(Consigne donnée) Reproduisez intégralement le texte sur le changement de paradigme en éducation aux médias, sans y changer un seul mot.

(Texte fourni)
====
En réponse à cela, le changement de paradigme proposé nous paraît s’organiser autour de deux pistes, qui peuvent d’ailleurs se combiner : (i) une saisie communicationnelle des productions médiatiques à la lumière de leur circulation dans l’environnement numérique, elle-même conditionnée par les matérialités des textes, les imaginaires et les usages acquis dans d’autres domaines d’expérience (p. ex. Mitropoulou et Pigner 2014; Laborde 2017; Souchier et al. 2019)[1] ; et (ii) une approche « interne » destinée à outiller l’apprenant dans la compréhension des effets de sens et des affects suscités par les messages médiatiques, comme l’illustrent par exemple les travaux dans le domaine de la sémiotique sociale[2] ou l’approche sémio-communicationnelle esquissée par Yves Jeanneret (Jeanneret 2019) dans la lignée de ses travaux sur la trivialité[3], accordant toute sa place à la réflexivité du spectateur mais également aux circulations des textes — l’influence de cette figure marquante des SIC sera rappelée à divers endroits de l’ouvrage chroniqué. On trouvera par ailleurs l’écho de ces préoccupations dans les propositions de Piette et Loïcq au sein du premier chapitre (cf. infra). En d’autres termes, ce changement de paradigme reconsidère l’éducation aux médias en tant qu’elle vise la production de savoirs critiques, réflexifs, interrogeant aussi bien leurs conditions de production, circulation et réception que leur valeur dans le champ social (Leclercq 2014; Cormann, Provenzano, et al. 2014).
====
(Données fournies)
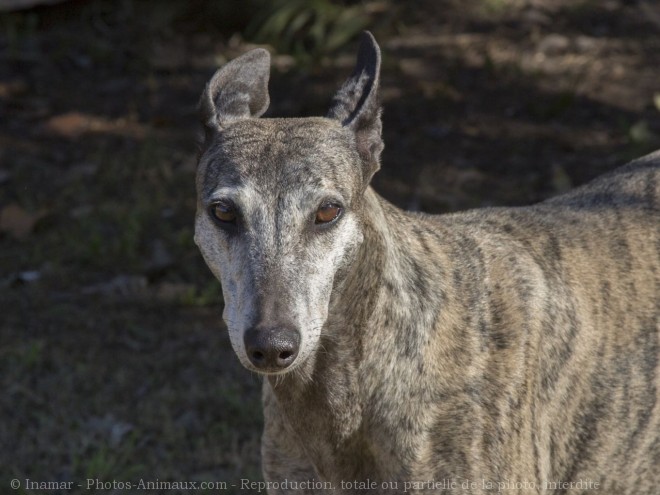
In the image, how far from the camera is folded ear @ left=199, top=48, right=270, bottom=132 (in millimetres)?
====
(Solution proposée)
En réponse à cela, le changement de paradigme proposé nous paraît s’organiser autour de deux pistes, qui peuvent d’ailleurs se combiner : (i) une saisie communicationnelle des productions médiatiques à la lumière de leur circulation dans l’environnement numérique, elle-même conditionnée par les matérialités des textes, les imaginaires et les usages acquis dans d’autres domaines d’expérience (p. ex. Mitropoulou et Pigner 2014; Laborde 2017; Souchier et al. 2019)[1] ; et (ii) une approche « interne » destinée à outiller l’apprenant dans la compréhension des effets de sens et des affects suscités par les messages médiatiques, comme l’illustrent par exemple les travaux dans le domaine de la sémiotique sociale[2] ou l’approche sémio-communicationnelle esquissée par Yves Jeanneret (Jeanneret 2019) dans la lignée de ses travaux sur la trivialité[3], accordant toute sa place à la réflexivité du spectateur mais également aux circulations des textes — l’influence de cette figure marquante des SIC sera rappelée à divers endroits de l’ouvrage chroniqué. On trouvera par ailleurs l’écho de ces préoccupations dans les propositions de Piette et Loïcq au sein du premier chapitre (cf. infra). En d’autres termes, ce changement de paradigme reconsidère l’éducation aux médias en tant qu’elle vise la production de savoirs critiques, réflexifs, interrogeant aussi bien leurs conditions de production, circulation et réception que leur valeur dans le champ social (Leclercq 2014; Cormann, Provenzano, et al. 2014).